Up until now, we have been talking about heaps as trees, but how would we implement them? Using a tree to implement the heap leaves us with some questions that have difficult answers. How do the children know who their parent is? How do you keep track of where the next item should be added? In order for children to interact with their parent, we would have to use recursion to go down a path, and then as the recursive calls unfold swap back up the tree to restructure the heap. To keep track of where the next item should go, we could keep a count of the number of items in the heap, and use that number to construct the path down the tree to insert.

Both questions have reasonable answers, but in practice they require complicated code in order to work correctly.

So if we are not going to store the heap as a tree, how should we store it? Before we decide how to store it, let's number the spots in the heap as follows:

We have numbered the items in the heap from top to bottom and from left to right with no gaps in the numbering. These should resemble indexes for the spots in the Heap. The indexes themselves are not what makes this numbering system so valuable. If you look closely, you will notice the following two relationships: the left child's index is exactly twice the parent's index, and the right child's index is twice the parent's index + 1. This means that we can easily get from the parent to one of its children, and we can also easily get from the children to the parent by simply dividing by two. This relationship between the indexes is what makes it possible for us to implement our heap using a Vector.

When we numbered the items in the heap, we started with the root at 1 rather than 0. This simplifies our math considerably, but if we are using a Vector indexes start at 0. What should go in index 0 if the root is at index 1? The easiest solution is to just throw a "null" into index 0 and effectively throw that part of the Vector away. We could start the root at 0, but that complicates the math, and throwing away one index in a Vector is not really a significant waste of memory.

Heap Sort

So, let me propose this we use the vector or array implementation of a heap, as discussed above, to sort a list of unsorted numbers. As with our other sorts, we'll view things in terms of two lists, an unsorted list, and a sorted list. Initially, the unsorted list will be full and the sorted list will be empty. Also, as before, each iteration will remove one element from the unsorted list and add it to the right place within the unsorted list.

→ **Raw data**:
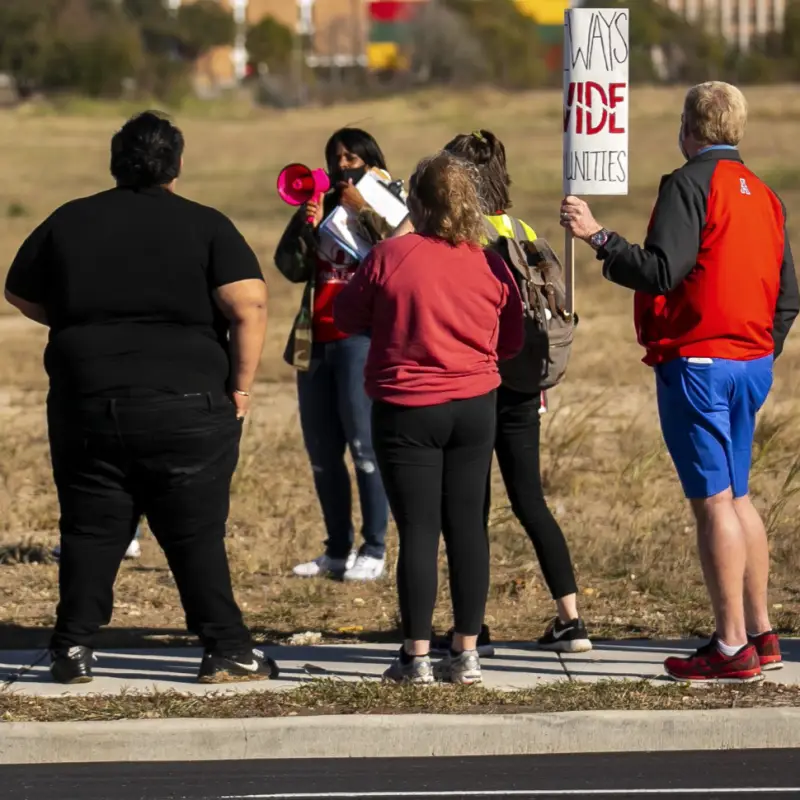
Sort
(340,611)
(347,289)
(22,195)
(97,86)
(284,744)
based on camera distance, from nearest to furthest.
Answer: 1. (284,744)
2. (347,289)
3. (340,611)
4. (22,195)
5. (97,86)

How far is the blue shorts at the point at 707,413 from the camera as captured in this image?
19.6 ft

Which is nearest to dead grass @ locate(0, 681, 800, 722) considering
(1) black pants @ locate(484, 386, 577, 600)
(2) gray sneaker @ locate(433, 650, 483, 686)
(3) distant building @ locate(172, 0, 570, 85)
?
(2) gray sneaker @ locate(433, 650, 483, 686)

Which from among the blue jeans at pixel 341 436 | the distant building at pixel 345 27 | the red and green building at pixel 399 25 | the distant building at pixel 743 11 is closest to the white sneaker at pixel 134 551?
the blue jeans at pixel 341 436

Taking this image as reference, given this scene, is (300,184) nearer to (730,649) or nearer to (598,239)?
(598,239)

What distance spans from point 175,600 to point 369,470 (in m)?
1.04

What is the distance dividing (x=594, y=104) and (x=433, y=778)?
8.59ft

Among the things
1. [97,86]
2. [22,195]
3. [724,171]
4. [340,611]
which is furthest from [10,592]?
[97,86]

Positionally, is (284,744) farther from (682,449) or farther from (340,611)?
(340,611)

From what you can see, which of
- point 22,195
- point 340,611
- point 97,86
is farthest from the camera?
point 97,86

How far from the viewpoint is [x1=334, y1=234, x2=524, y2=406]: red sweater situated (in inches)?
232

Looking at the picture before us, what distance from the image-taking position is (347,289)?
6031 millimetres

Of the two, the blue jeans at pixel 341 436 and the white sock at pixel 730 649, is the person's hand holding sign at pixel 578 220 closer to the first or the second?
the white sock at pixel 730 649

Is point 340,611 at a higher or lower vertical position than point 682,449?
lower

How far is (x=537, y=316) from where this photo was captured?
251 inches
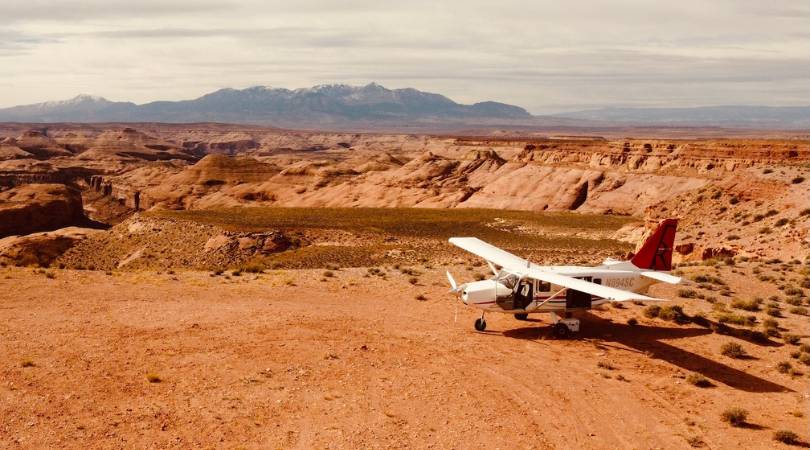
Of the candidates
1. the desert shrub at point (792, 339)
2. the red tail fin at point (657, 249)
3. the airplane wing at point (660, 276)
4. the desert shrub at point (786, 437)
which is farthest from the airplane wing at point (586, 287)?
the desert shrub at point (792, 339)

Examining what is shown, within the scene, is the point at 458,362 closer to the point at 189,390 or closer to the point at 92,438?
the point at 189,390

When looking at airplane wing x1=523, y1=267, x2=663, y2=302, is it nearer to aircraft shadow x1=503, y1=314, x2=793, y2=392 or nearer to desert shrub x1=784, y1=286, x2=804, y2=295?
aircraft shadow x1=503, y1=314, x2=793, y2=392

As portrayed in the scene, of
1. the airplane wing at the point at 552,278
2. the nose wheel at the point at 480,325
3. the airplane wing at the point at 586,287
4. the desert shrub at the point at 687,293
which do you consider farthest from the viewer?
the desert shrub at the point at 687,293

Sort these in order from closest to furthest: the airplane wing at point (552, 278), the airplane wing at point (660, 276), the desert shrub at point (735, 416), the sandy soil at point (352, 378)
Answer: the sandy soil at point (352, 378) → the desert shrub at point (735, 416) → the airplane wing at point (552, 278) → the airplane wing at point (660, 276)

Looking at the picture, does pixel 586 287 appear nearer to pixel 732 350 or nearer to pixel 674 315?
pixel 732 350

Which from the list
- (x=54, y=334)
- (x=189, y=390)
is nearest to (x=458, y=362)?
(x=189, y=390)

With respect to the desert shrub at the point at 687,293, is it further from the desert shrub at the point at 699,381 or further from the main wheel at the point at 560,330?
the desert shrub at the point at 699,381

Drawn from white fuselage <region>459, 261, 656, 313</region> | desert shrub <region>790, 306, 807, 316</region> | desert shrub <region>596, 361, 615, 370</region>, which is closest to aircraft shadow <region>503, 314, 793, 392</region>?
white fuselage <region>459, 261, 656, 313</region>

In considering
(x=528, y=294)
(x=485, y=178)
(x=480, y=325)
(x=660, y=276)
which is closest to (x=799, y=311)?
(x=660, y=276)
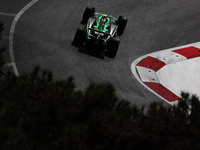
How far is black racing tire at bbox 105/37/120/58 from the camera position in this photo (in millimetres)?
11320

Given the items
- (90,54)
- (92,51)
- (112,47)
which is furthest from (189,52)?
(90,54)

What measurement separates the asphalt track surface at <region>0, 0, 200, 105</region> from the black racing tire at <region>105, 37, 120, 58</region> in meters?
0.27

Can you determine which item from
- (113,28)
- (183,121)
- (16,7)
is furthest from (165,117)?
(16,7)

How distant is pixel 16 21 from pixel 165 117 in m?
9.91

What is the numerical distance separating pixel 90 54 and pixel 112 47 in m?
0.99

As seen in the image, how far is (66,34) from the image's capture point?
40.8 feet

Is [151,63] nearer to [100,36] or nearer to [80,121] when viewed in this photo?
[100,36]

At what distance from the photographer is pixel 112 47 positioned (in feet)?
37.5

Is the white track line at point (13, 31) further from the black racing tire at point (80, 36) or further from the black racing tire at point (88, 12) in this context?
the black racing tire at point (88, 12)

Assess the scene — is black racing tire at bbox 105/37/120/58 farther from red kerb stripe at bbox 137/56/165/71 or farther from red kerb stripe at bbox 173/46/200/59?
red kerb stripe at bbox 173/46/200/59

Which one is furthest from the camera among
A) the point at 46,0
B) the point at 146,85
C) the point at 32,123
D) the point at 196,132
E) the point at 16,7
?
the point at 46,0

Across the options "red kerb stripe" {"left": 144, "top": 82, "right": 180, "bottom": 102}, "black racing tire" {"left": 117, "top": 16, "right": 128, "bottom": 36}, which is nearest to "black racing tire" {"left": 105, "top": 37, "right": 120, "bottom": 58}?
"black racing tire" {"left": 117, "top": 16, "right": 128, "bottom": 36}

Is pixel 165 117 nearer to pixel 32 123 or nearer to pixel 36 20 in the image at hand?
pixel 32 123

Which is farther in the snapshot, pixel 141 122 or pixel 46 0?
pixel 46 0
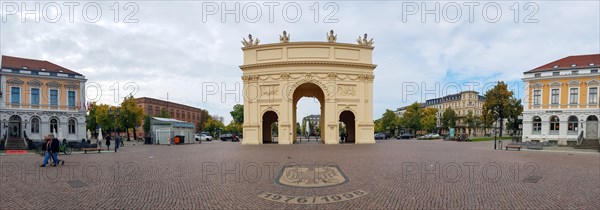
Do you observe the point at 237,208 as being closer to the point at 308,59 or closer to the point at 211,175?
the point at 211,175

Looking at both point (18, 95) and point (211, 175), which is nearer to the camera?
point (211, 175)

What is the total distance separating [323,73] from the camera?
35219mm

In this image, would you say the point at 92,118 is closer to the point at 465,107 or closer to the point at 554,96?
the point at 554,96

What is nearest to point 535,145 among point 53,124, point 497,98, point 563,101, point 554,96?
point 563,101

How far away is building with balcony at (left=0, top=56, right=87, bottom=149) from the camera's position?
35.4 meters

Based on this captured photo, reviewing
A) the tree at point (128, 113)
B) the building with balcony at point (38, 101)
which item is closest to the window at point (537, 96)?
the building with balcony at point (38, 101)

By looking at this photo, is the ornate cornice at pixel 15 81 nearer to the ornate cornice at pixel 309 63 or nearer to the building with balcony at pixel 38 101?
the building with balcony at pixel 38 101

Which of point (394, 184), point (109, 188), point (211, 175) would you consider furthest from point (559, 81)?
point (109, 188)

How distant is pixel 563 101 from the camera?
37.9 m

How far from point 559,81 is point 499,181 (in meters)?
39.1

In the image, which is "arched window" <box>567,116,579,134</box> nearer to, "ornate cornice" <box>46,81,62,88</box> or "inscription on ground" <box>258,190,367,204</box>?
"inscription on ground" <box>258,190,367,204</box>

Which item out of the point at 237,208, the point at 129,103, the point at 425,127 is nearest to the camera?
the point at 237,208

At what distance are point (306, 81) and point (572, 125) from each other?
109 feet

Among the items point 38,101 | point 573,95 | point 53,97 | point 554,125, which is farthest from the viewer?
point 554,125
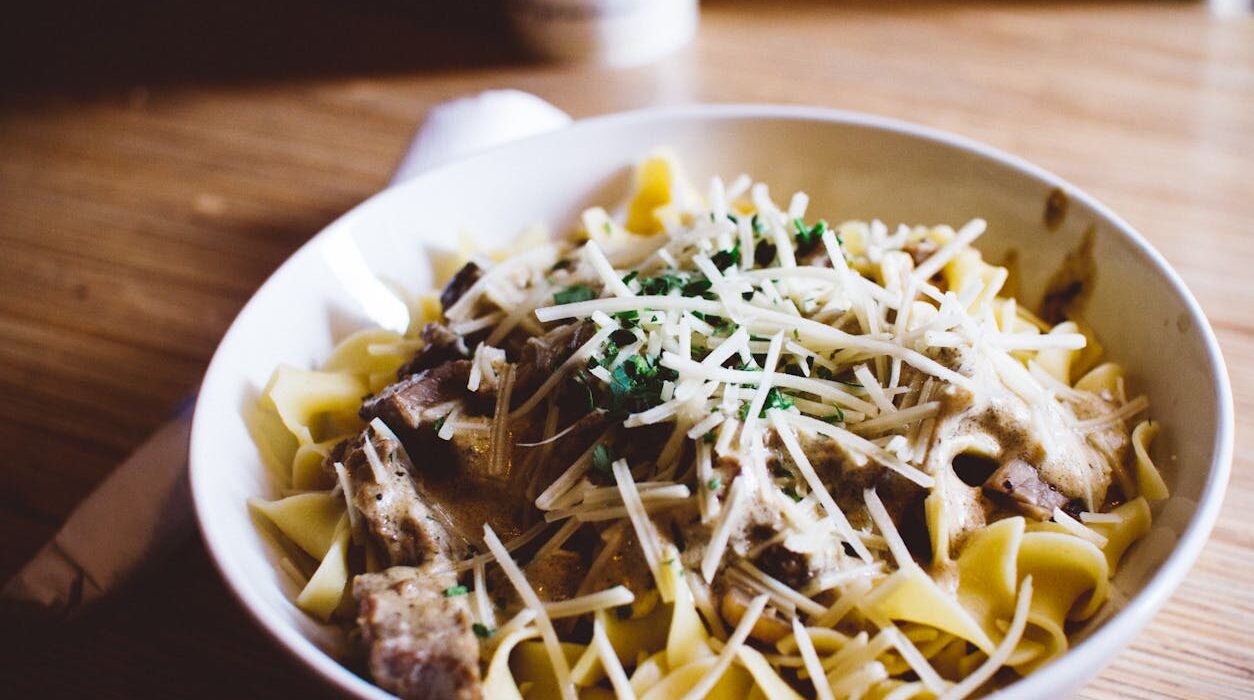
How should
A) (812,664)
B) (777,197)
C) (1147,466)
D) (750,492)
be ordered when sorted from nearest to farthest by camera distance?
(812,664) → (750,492) → (1147,466) → (777,197)

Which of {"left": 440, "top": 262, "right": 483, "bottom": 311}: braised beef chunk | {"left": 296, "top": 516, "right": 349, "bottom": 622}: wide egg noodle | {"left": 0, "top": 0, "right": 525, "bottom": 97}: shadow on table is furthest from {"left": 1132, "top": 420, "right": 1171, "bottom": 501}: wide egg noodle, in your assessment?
{"left": 0, "top": 0, "right": 525, "bottom": 97}: shadow on table

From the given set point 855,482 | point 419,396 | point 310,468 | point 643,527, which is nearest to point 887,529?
point 855,482

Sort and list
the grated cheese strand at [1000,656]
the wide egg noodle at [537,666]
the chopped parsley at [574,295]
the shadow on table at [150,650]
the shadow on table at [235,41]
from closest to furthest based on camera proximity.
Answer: the grated cheese strand at [1000,656]
the wide egg noodle at [537,666]
the shadow on table at [150,650]
the chopped parsley at [574,295]
the shadow on table at [235,41]

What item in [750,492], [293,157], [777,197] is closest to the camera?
[750,492]

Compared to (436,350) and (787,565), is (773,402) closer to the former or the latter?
(787,565)

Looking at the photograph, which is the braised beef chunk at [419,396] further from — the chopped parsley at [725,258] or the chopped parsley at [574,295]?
the chopped parsley at [725,258]

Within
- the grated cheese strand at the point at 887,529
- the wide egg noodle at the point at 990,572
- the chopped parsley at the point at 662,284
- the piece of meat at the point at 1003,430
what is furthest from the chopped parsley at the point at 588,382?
the wide egg noodle at the point at 990,572
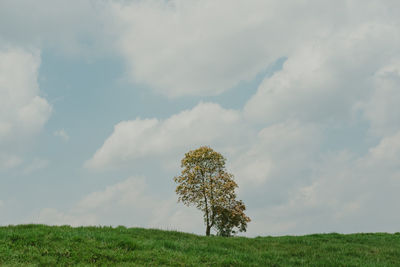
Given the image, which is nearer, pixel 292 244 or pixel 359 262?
pixel 359 262

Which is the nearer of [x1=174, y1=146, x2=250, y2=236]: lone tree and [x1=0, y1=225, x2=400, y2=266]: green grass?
[x1=0, y1=225, x2=400, y2=266]: green grass

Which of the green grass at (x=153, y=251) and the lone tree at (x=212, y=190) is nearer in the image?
the green grass at (x=153, y=251)

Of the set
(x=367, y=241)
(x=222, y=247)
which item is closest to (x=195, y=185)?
(x=367, y=241)

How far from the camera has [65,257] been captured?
14.2 metres

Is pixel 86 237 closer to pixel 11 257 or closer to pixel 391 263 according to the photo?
pixel 11 257

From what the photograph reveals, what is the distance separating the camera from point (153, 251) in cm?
1568

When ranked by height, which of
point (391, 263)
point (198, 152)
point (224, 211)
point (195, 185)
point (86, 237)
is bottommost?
point (391, 263)

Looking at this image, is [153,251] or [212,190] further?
[212,190]

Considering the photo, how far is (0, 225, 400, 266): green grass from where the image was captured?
1419cm

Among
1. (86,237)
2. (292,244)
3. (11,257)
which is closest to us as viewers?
(11,257)

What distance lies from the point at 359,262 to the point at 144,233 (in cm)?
1083

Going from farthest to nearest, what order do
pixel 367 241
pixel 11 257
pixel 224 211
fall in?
pixel 224 211 < pixel 367 241 < pixel 11 257

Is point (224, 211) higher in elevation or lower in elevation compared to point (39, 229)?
higher

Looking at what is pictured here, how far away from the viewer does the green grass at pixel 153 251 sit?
46.5 ft
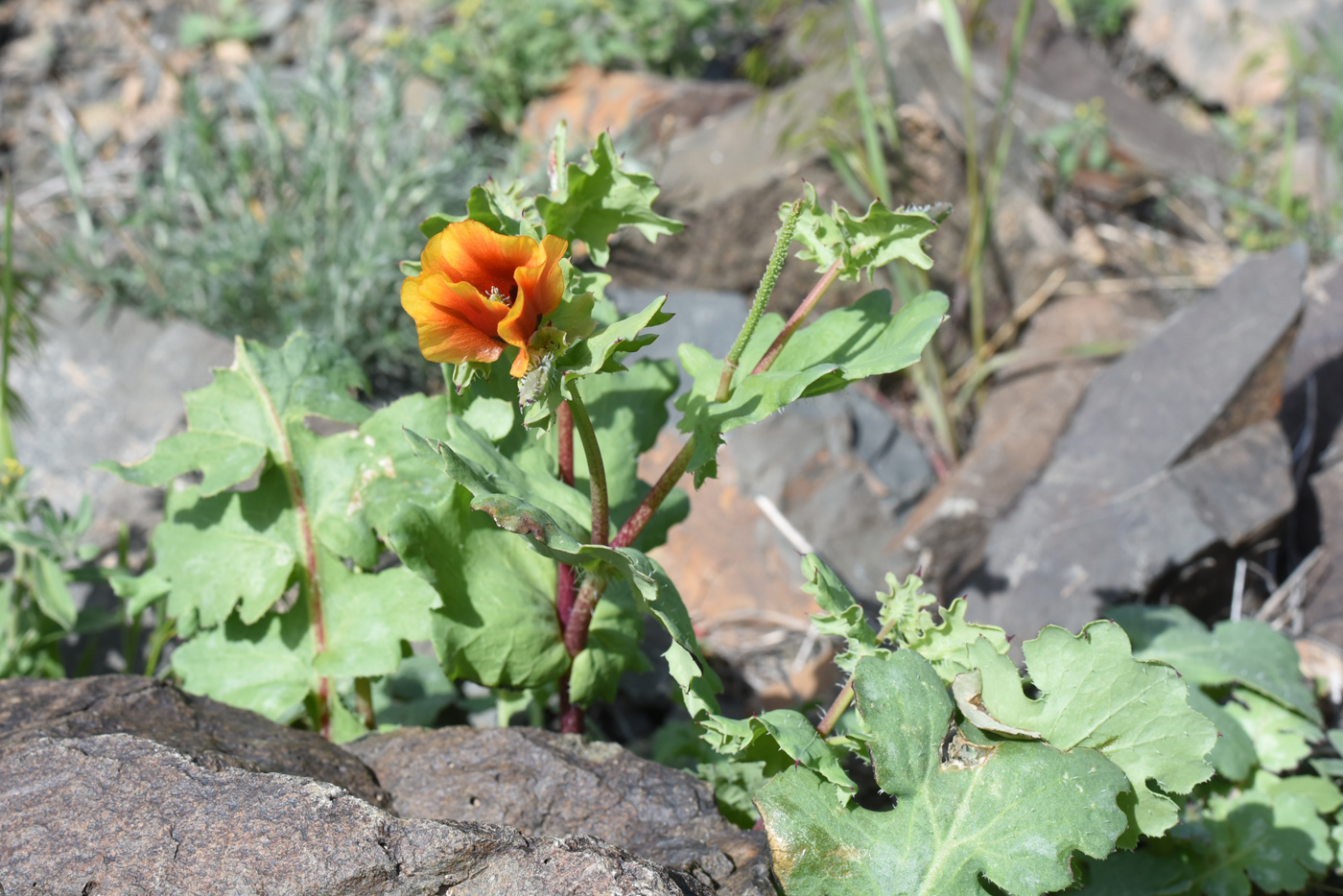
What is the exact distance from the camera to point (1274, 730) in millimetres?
2275

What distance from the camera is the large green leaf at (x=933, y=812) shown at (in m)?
1.43

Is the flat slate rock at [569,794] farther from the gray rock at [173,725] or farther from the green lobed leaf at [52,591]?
the green lobed leaf at [52,591]

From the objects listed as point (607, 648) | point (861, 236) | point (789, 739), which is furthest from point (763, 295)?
point (607, 648)

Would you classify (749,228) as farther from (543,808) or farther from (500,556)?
(543,808)

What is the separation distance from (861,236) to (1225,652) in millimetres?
1531

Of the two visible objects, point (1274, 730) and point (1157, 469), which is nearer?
point (1274, 730)

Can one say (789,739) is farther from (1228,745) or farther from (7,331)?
(7,331)

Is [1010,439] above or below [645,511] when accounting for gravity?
below

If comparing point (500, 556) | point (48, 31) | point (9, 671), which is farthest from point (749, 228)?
point (48, 31)

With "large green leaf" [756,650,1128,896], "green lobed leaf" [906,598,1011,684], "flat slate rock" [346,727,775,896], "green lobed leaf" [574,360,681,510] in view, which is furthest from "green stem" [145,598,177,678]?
"green lobed leaf" [906,598,1011,684]

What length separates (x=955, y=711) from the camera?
1689 millimetres

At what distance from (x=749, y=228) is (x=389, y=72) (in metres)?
2.14

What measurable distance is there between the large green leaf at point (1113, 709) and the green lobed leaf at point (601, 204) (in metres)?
0.92

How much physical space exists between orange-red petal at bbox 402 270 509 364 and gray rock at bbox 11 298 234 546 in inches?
86.4
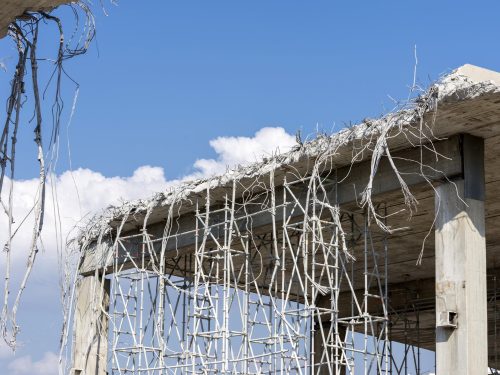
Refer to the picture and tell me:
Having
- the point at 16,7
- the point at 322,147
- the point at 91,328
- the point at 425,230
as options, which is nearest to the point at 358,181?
Result: the point at 322,147

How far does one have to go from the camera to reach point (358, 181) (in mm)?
14273

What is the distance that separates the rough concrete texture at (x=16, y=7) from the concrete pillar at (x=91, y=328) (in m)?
15.4

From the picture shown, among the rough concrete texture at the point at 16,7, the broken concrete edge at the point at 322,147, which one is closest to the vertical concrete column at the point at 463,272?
the broken concrete edge at the point at 322,147

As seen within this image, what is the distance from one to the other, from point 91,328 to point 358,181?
23.2ft

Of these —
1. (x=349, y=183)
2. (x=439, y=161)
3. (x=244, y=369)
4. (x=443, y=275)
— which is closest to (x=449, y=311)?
(x=443, y=275)

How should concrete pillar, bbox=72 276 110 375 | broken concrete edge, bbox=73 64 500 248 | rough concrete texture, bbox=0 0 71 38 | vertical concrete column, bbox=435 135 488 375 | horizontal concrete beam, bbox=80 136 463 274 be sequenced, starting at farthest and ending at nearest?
concrete pillar, bbox=72 276 110 375 → horizontal concrete beam, bbox=80 136 463 274 → vertical concrete column, bbox=435 135 488 375 → broken concrete edge, bbox=73 64 500 248 → rough concrete texture, bbox=0 0 71 38

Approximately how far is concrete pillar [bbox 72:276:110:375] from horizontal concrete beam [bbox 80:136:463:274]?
0.76m

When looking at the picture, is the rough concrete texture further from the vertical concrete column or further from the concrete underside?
the vertical concrete column

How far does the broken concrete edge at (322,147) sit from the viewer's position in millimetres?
11469

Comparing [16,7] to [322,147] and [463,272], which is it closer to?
[463,272]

→ **The exercise**:
Rewrite everything in the heap passage from "When we numbered" down to "waste of memory.", putting "storage" in place of "memory". The data is not needed for this work.

→ **In response**:
When we numbered the items in the heap, we started with the root at 1 rather than 0. This simplifies our math considerably, but if we are using a Vector indexes start at 0. What should go in index 0 if the root is at index 1? The easiest solution is to just throw a "null" into index 0 and effectively throw that part of the Vector away. We could start the root at 0, but that complicates the math, and throwing away one index in a Vector is not really a significant waste of storage.